Diante de tamanha dificuldade para marcar uma biópsia, os colegas do trabalho da garçonete resolveram fazer uma rifa para levantar o dinheiro do exame. Por pura sorte, em dezembro de 2017, uma assistente social esteva na lanchonete onde Ana Cláudia trabalha e, quando a garçonete ofereceu a rifa, foi informada pela cliente que poderia buscar auxílio no Hospital Dr. Beda. A primeira consulta no Dr. Beda foi marcada em seguida.

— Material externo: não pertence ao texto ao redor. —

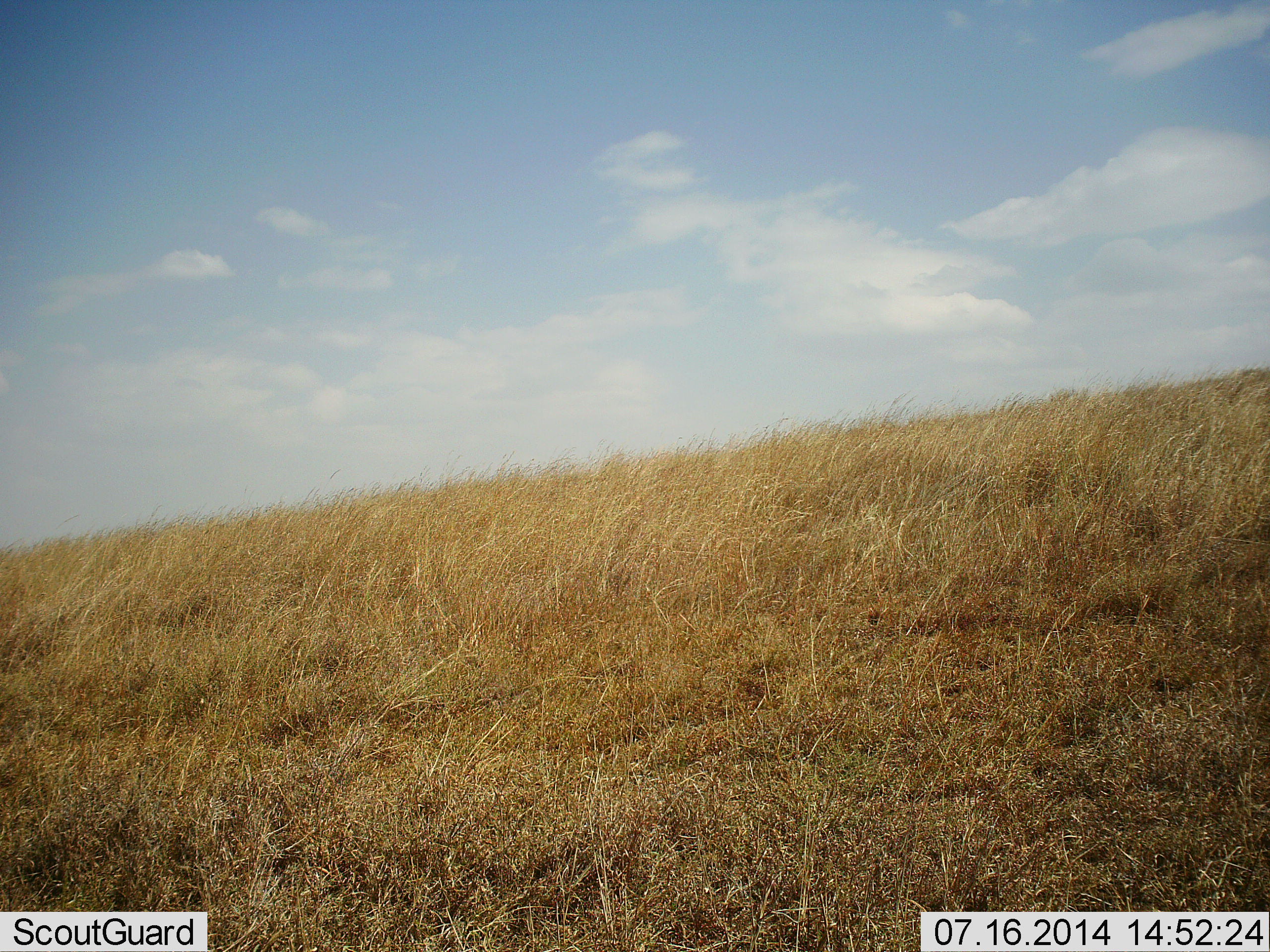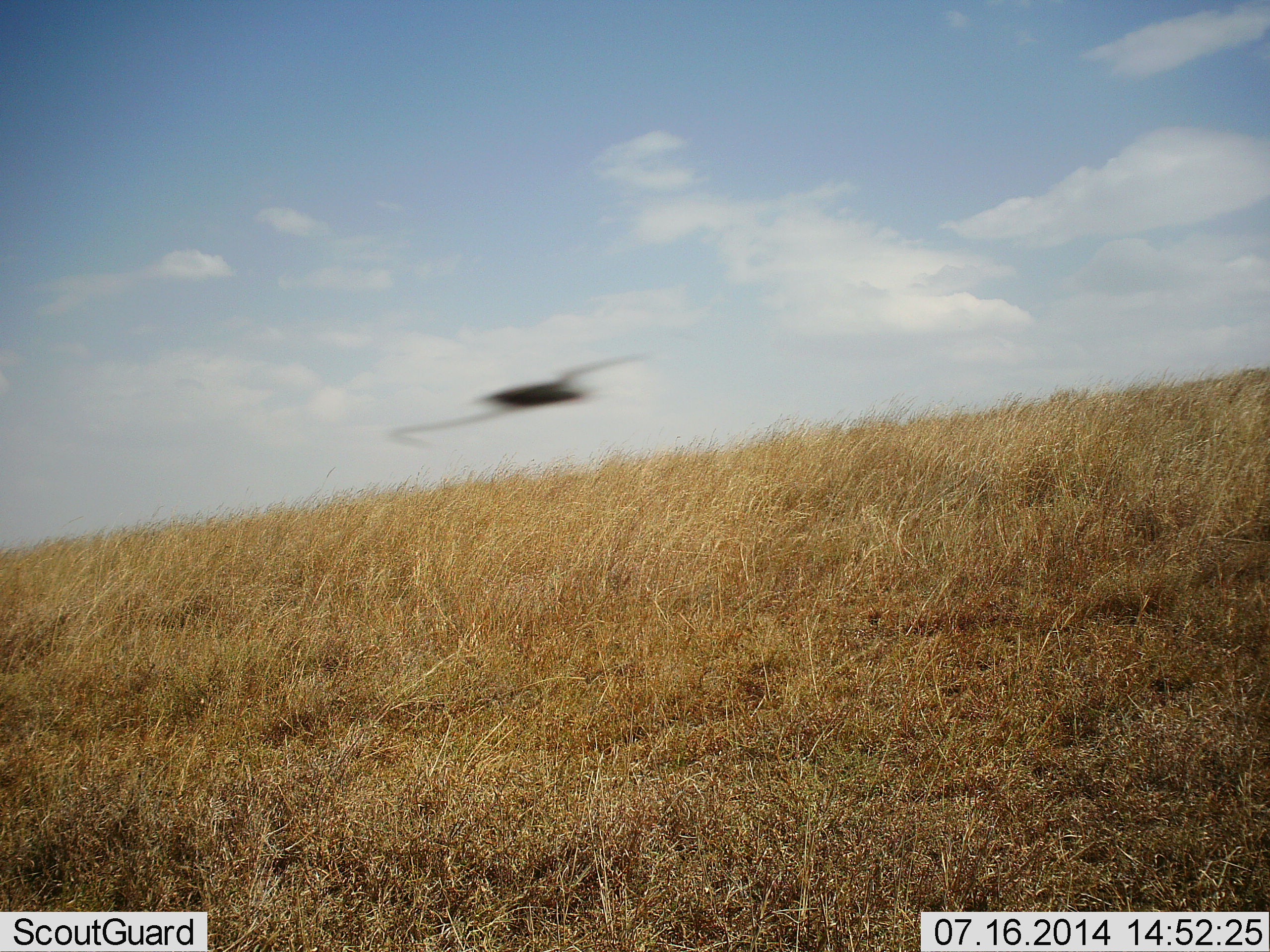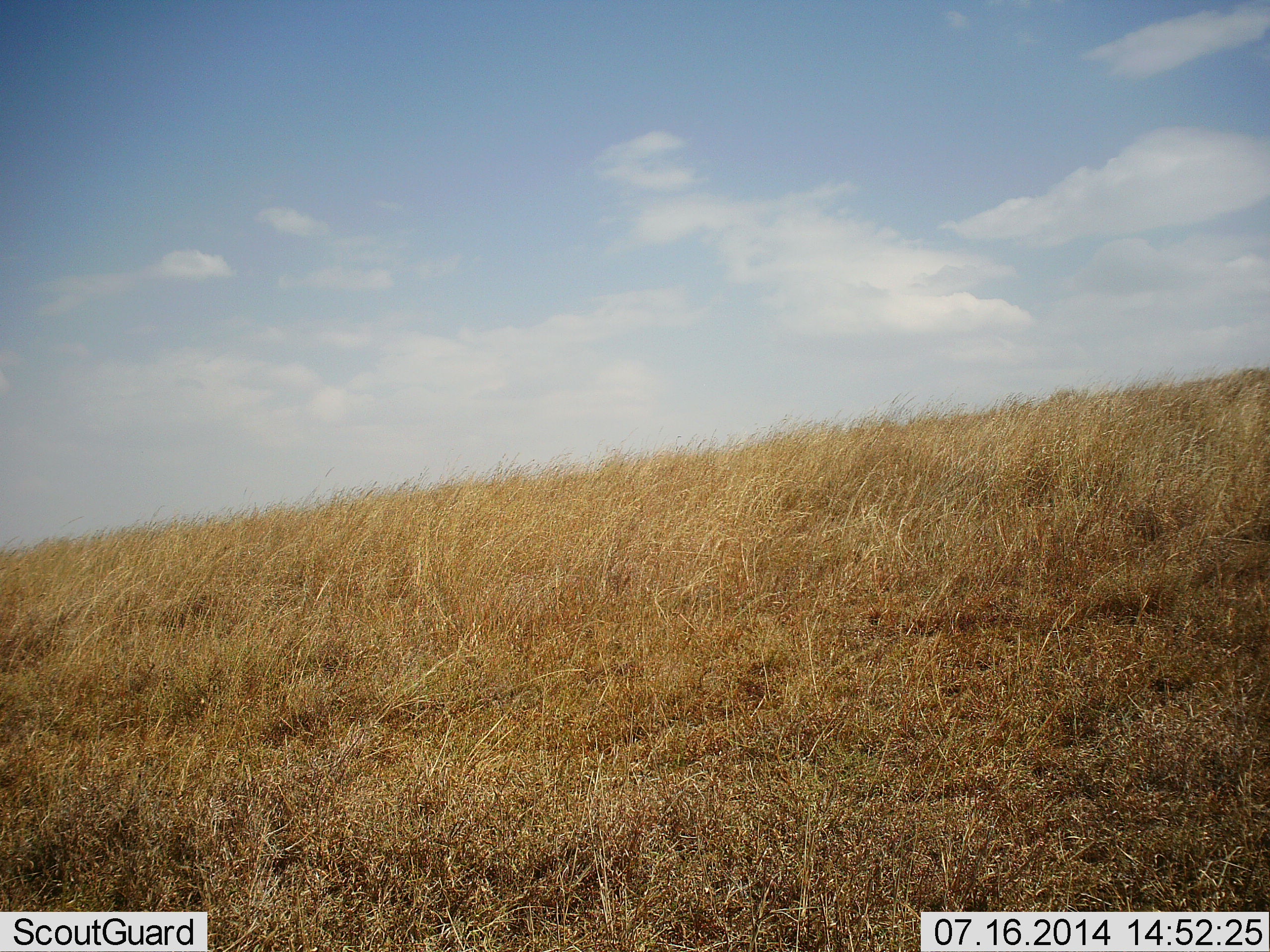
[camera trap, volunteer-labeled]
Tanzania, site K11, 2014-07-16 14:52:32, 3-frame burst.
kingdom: Animalia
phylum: Chordata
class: Aves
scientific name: Aves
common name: bird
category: otherbird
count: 1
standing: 0%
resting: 0%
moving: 100%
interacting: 0%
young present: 0%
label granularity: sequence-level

“Eu não tinha R$ 700 para a biópsia e não poderia começar qualquer tratamento sem este exame. Nesta demora do Álvaro Alvin, o câncer avançou e hoje já se espalhou para o pulmão. Assim que a cliente me alertou, eu fui ao Hospital Dr. Beda, onde realizei a biópsia e uma série de exames. Há três semanas comecei a quimioterapia”, disse Ana Cláudia.